Si la réponse à l’une ou l’autre de ces questions est « oui », il y a de fortes chances que ce ne soit pas intentionnel.

Nous prenons la sécurité de nos effets personnels et de notre maison très au sérieux. Alors pourquoi ne peut-on pas en dire autant de nos actifs numériques ? Pour le Mois de la cybersécurité, nous examinons trois raisons psychologiques profondément enracinées pour lesquelles la plupart des gens adoptent une attitude de laissez-faire vis-à-vis de la cybersécurité.

Ensuite, plus important encore, nous examinons ce que nous pouvons faire pour changer ces attitudes.

1. Nous ne sommes pas câblés correctement

La mémoire humaine a des limites. Alors que certains scientifiques pensent que le cerveau possède l’équivalent en « espace de stockage » d’un million de gigaoctets (c’est suffisant pour contenir trois millions d’heures d’émissions de télévision), la façon dont nous traitons l’information signifie qu’il n’est pas toujours facile ni même possible de récupérer des souvenirs une fois qu’ils sont ont été stockés.

Cela a des implications pour notre mémoire des mots de passe. Les dernières études suggèrent que la personne moyenne a 85 mots de passe sur tous leurs comptes. Cependant, pouvoir rappeler 85 mots de passe différents à volonté ne nous vient pas naturellement.

C’est pourquoi nous prenons des raccourcis avec nos mots de passe. Même si nous savons que nous devons créer un mot de passe complètement unique et obscur pour chaque nouveau compte numérique que nous créons, nous trichons afin de tenir compte de nos limites.

Les plus grands péchés numériques que nous commettons en ce qui concerne les mots de passe sont de créer des mots de passe en utilisant des mots ou des chaînes de chiffres communs, puis de réutiliser ces mots de passe – ou de légères variations – pour plusieurs comptes.

Solution : faites travailler votre câblage pour vous

Recherche suggère que l’esprit humain peut mieux retenir les phrases que les mots lorsqu’il s’agit de mots de passe.

Par conséquent, cela peut vous aider à vous rappeler si vous créez vos mots de passe en utilisant les premières lettres de chaque mot d’une phrase bien connue.

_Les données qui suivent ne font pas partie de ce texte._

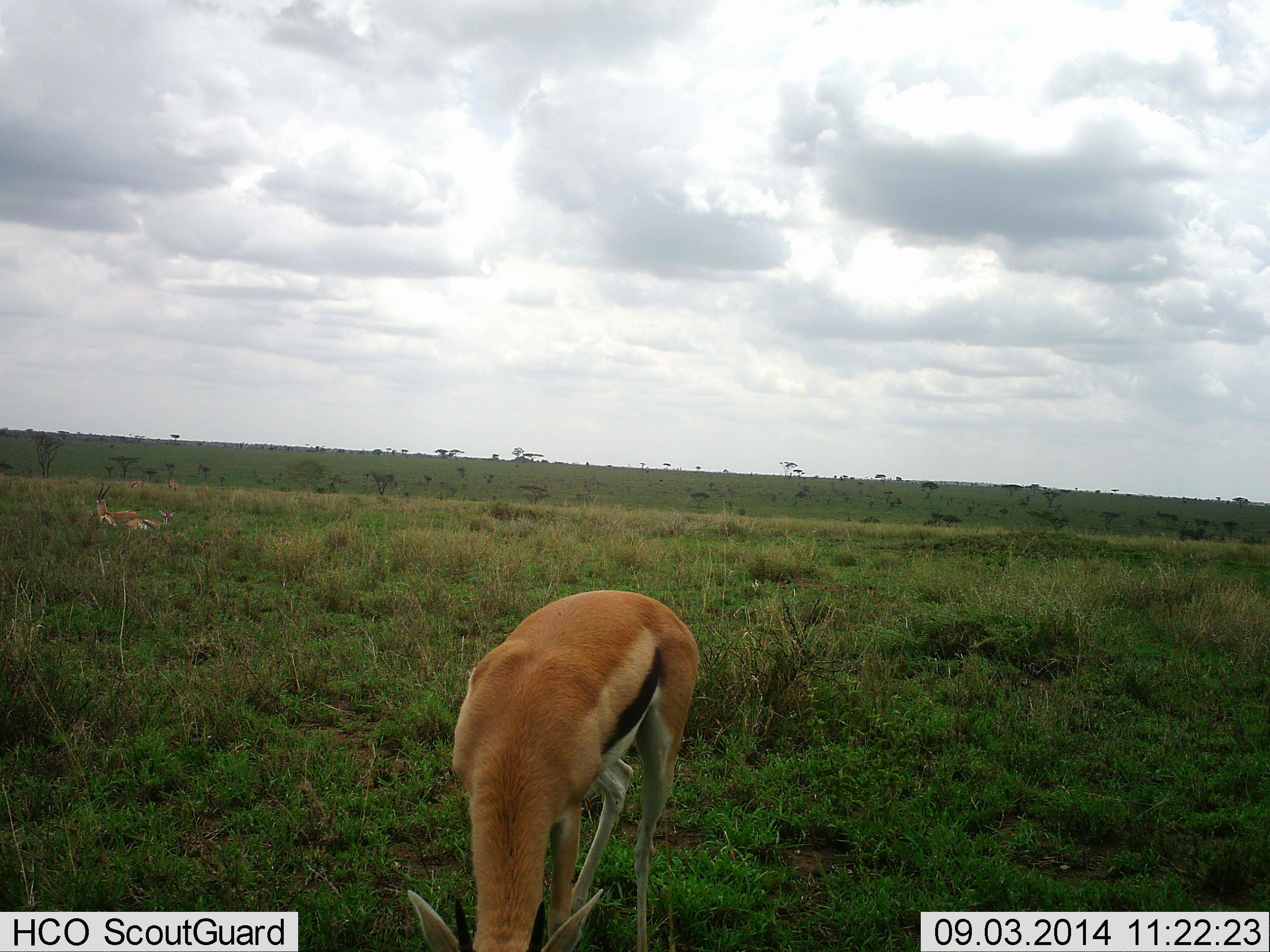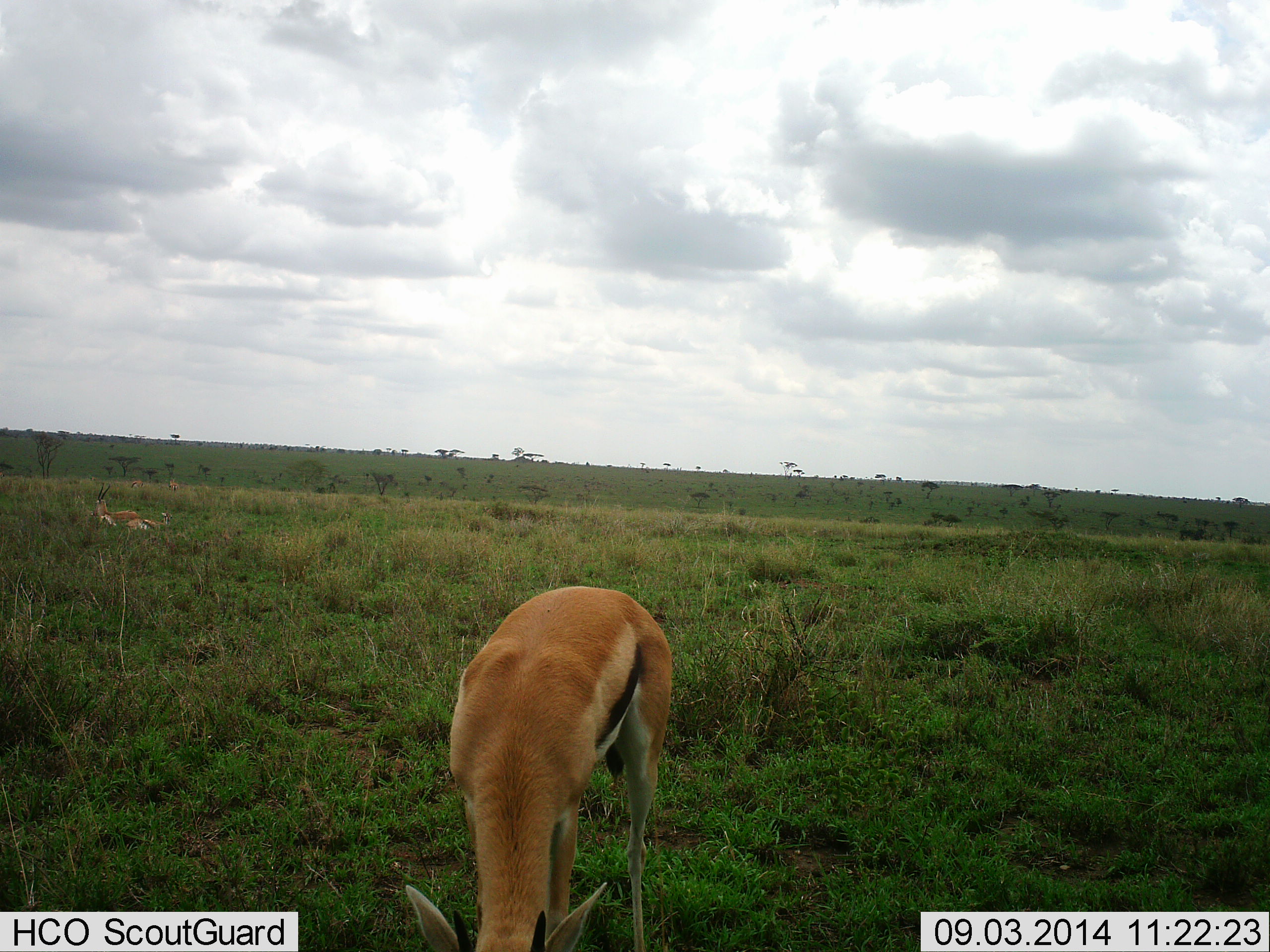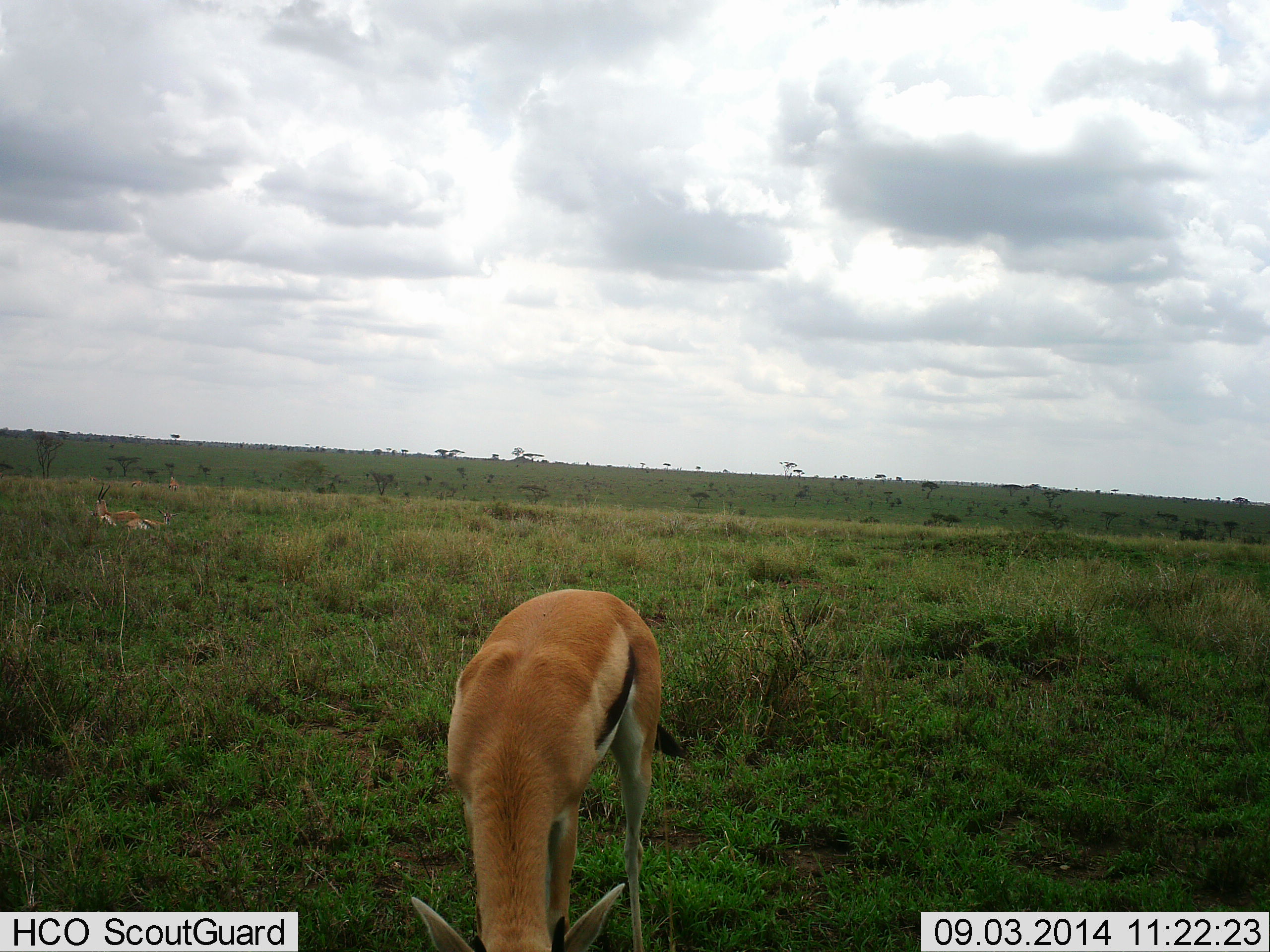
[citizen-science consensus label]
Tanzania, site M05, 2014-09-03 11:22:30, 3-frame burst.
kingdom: Animalia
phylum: Chordata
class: Mammalia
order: Artiodactyla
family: Bovidae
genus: Eudorcas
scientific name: Eudorcas thomsonii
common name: thomson's gazelle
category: gazellethomsons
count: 2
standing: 10%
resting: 40%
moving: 0%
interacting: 0%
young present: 0%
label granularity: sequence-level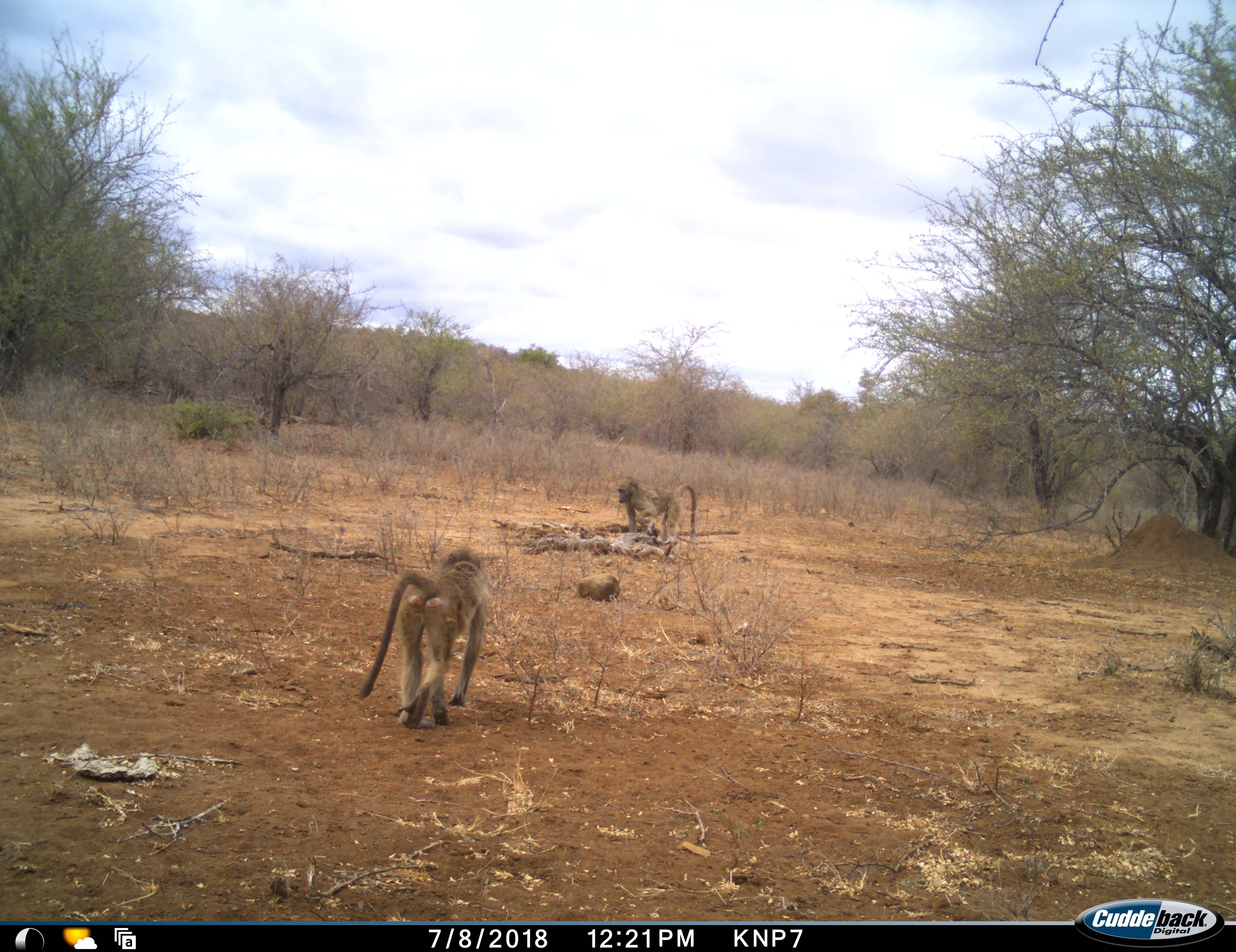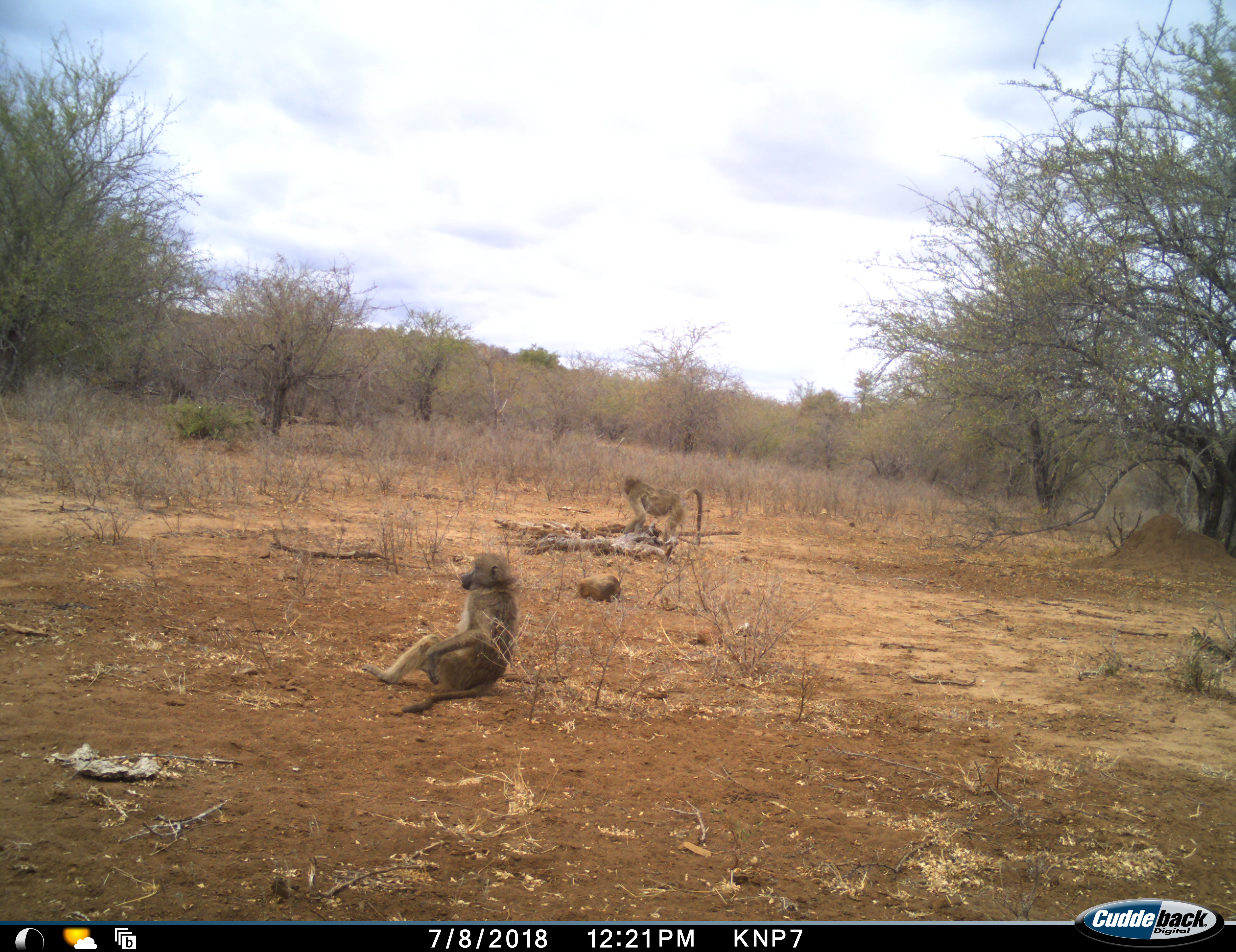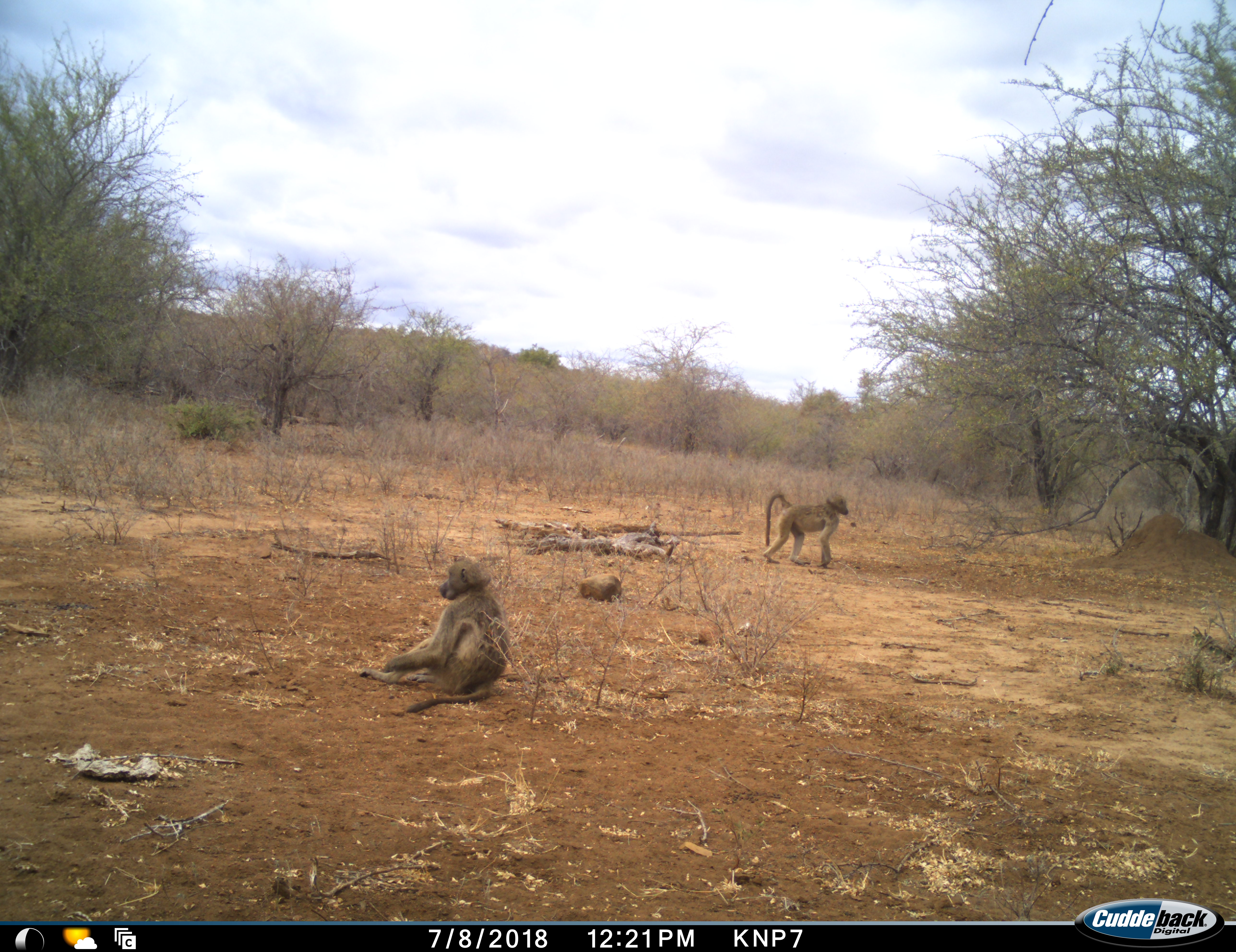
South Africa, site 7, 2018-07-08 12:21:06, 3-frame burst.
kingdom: Animalia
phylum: Chordata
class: Mammalia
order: Primates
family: Cercopithecidae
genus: Papio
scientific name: Papio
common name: baboon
Baboon (Papio), count 2. Behavior (volunteer vote fractions): standing 40%, resting 60%, moving 70%, interacting 0%. Young present (vote fraction): 10%. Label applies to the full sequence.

Par exemple : « Vous n’êtes jamais entièrement habillé sans sourire » devient le mot de passe YNFDWAS.

Essayez d’éviter les phrases célèbres telles que « Être ou ne pas être, telle est la question » et essayez de rendre la phrase personnelle pour vous – par exemple, en utilisant les premières lettres de chaque mot d’un secret tel que « Mon plaisir coupable est regarder British Bake!’ – MGPIWBB !

2. Nous sommes impactés par notre locus de contrôle

Les psychologues croient que les êtres humains ont tous un locus de contrôle et que ce locus de contrôle est soit interne, soit externe.

En termes simples, cela signifie que les gens croient soit qu’ils sont responsables de ce qui leur arrive, soit qu’ils croient que leur vie est contrôlée par des facteurs externes.

Le locus de contrôle d’une personne peut avoir un impact sur la façon dont elle perçoit la cybersécurité.

S’ils pensent que des organismes extérieurs tels que des fournisseurs d’accès Internet et des organismes gouvernementaux – ou même une équipe informatique de travail – sont chargés de les protéger contre la cybercriminalité, alors ils peuvent être moins susceptibles de prendre des mesures de protection pour s’en protéger.

Solution : faire un test de locus de contrôle

Vous pouvez découvrir quel type de locus de contrôle vous ou votre personnel avez à l’aide d’un court test.

Si vous découvrez que vous avez un locus de contrôle externe, vous avez deux options. Tout d’abord, vous pouvez travailler pour changer votre locus. Cette Article moyen propose quelques conseils pratiques sur la façon de procéder.

Faites passer le message à votre équipe que la protection contre la cybercriminalité commence au niveau personnel. Vous pouvez le faire en les regardant dans les yeux et en le leur disant !

Vous pouvez également créer et partager une liste de contrôle des meilleures pratiques et intégrer la formation continue en cybersécurité aux évaluations annuelles des personnels et des managers. L’Institut national des normes et de la technologie a compilé une grande liste d’options gratuites.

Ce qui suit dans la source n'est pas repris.